Потом Рысин подумал о себе — что ему-то делать? Может, сегодня же ночью забрать жену и податься к тетке на Висим? Он в форме, с документами. Заставы ему не помеха… Извозчик? Ведь Калугин его запомнит, разумеется… Но извозчика можно сменить, это пустяки…
«Значит, так. Сейчас, от тюрьмы, вместе с Костей домой. Отпустить извозчика, забрать жену — и все втроем на Висим…»

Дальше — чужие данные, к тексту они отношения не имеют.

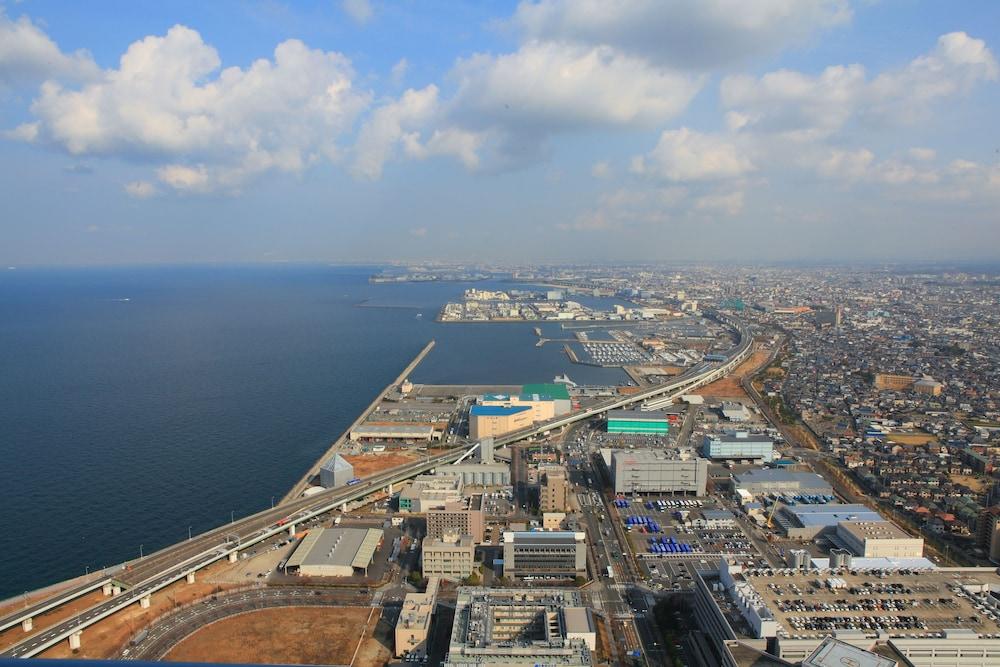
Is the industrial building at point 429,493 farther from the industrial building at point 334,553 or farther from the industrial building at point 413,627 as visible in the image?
the industrial building at point 413,627

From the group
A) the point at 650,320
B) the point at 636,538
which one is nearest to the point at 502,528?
the point at 636,538

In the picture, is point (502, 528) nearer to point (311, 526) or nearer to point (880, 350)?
point (311, 526)

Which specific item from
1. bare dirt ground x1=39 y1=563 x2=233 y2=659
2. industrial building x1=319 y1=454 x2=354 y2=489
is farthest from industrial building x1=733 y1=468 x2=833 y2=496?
bare dirt ground x1=39 y1=563 x2=233 y2=659

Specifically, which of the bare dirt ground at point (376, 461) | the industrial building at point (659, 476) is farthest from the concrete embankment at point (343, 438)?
the industrial building at point (659, 476)

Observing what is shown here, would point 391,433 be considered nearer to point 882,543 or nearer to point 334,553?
point 334,553

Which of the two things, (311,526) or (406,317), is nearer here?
(311,526)

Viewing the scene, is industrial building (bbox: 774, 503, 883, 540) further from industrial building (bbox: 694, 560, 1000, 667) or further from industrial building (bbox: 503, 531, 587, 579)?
industrial building (bbox: 503, 531, 587, 579)
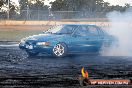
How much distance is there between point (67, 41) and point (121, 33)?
4456mm

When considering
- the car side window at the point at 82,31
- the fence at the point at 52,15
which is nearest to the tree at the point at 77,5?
the fence at the point at 52,15

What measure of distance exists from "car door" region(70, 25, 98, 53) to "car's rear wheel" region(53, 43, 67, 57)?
Result: 1.30 feet

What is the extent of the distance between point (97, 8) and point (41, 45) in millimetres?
67446

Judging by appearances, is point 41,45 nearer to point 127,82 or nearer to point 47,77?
point 47,77

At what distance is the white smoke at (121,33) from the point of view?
19.7m

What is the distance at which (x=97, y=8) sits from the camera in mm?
84188

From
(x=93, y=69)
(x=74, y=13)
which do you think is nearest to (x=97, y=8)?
(x=74, y=13)

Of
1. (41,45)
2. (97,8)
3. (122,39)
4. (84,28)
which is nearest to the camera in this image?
(41,45)

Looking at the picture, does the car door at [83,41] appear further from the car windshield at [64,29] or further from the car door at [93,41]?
the car windshield at [64,29]

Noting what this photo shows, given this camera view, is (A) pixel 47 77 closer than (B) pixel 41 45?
Yes

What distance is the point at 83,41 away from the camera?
18.4 metres

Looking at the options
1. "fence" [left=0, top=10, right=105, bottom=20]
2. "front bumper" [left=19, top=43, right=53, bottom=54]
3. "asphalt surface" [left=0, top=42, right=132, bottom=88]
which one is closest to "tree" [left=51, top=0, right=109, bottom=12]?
"fence" [left=0, top=10, right=105, bottom=20]

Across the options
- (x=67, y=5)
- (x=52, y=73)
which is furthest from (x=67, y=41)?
(x=67, y=5)

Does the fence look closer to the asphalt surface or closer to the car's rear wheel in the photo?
the car's rear wheel
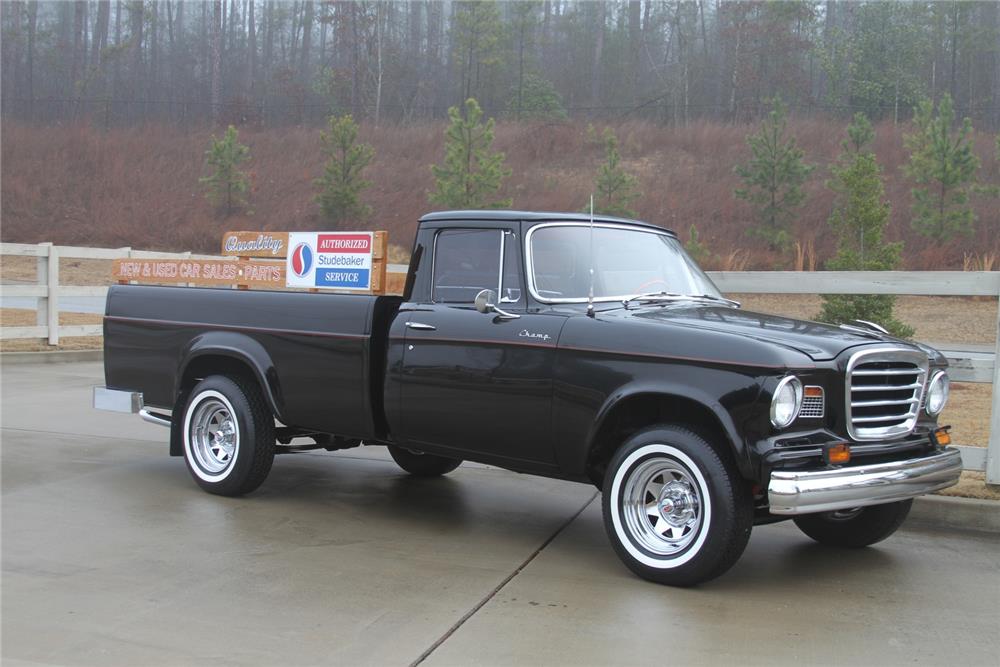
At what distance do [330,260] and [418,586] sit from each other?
8.47 feet

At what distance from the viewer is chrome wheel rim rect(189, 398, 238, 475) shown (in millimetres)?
7086

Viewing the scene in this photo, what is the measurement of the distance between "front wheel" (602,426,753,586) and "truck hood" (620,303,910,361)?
1.97 ft

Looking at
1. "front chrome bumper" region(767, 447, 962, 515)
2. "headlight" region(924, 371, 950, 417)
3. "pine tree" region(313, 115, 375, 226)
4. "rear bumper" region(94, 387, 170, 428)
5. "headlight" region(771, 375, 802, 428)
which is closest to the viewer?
"front chrome bumper" region(767, 447, 962, 515)

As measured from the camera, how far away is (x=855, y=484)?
4.75 metres

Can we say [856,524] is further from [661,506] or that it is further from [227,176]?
[227,176]

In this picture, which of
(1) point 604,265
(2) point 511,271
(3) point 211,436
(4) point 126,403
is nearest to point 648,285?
(1) point 604,265

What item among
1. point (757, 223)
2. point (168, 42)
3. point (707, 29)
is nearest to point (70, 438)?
point (757, 223)

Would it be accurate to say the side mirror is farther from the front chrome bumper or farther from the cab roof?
the front chrome bumper

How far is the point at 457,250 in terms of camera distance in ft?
20.4

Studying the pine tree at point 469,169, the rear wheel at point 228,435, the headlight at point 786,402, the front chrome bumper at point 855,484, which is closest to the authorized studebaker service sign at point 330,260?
the rear wheel at point 228,435

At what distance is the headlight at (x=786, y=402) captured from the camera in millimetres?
4680

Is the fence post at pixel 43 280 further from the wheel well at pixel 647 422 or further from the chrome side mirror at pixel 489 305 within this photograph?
the wheel well at pixel 647 422

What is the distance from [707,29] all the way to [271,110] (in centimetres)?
2628

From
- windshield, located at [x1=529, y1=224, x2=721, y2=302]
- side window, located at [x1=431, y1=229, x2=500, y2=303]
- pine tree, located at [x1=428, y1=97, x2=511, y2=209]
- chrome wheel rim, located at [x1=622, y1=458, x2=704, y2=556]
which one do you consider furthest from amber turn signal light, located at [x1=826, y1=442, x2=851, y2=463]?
pine tree, located at [x1=428, y1=97, x2=511, y2=209]
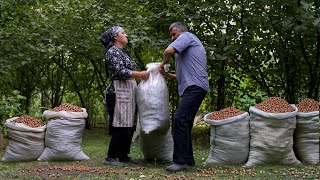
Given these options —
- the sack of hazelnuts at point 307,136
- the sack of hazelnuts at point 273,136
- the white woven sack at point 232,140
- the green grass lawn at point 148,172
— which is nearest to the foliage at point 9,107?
the green grass lawn at point 148,172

Ему показалось, что поблизости кто-то есть. Оглянулся — никого. Посмотрел на часового — тот все так же неподвижно стоял у будки. Извозчик, нахохлившись, дремал на козлах. Рысин хотел пойти, взглянуть, нет ли кого за кустами акации — шорох вроде оттуда послышался, но сдержал себя, не пошел.
Калугин не появлялся.
Начиная волноваться, Рысин поднес к глазам руку с часами и успокоился — прошло всего три минуты.
Он ждал, что вот-вот придет к нему то чувство спокойствия и расслабленности, какое испытывает человек после трудной, хорошо сделанной работы. Рысин подумал об этом еще в пролетке, по дороге к тюрьме. Но желанное чувство не приходило. И дело было не только в том, что Костя Трофимов оставался пока за тюремными воротами. Дело было в другом. Калугин прав: преступление останется безнаказанным… Он, Рысин, пожалел Костю и Леру, не довел дело до конца, как предписывали ему долг и совесть. Можно, конечно, успокаивать себя тем, что если бы он даже передал материалы расследования полковнику Николаеву, все равно ничего не изменилось бы. В беспристрастие нынешних властей не очень-то верилось. Ну, положим, разжалуют Калугина или переведут в армию. А то и вовсе отделается легкой епитимьей… Но как бы то ни было, он-то сам, Рысин, должен был все-таки попытаться открыть дело. Он мог попробовать и Костю при этом выручить, но уже на свой страх и риск, это его личное право. Надо было открыть дело! А он впутал свои личные привязанности в такие вещи, где о личном и речи идти не может.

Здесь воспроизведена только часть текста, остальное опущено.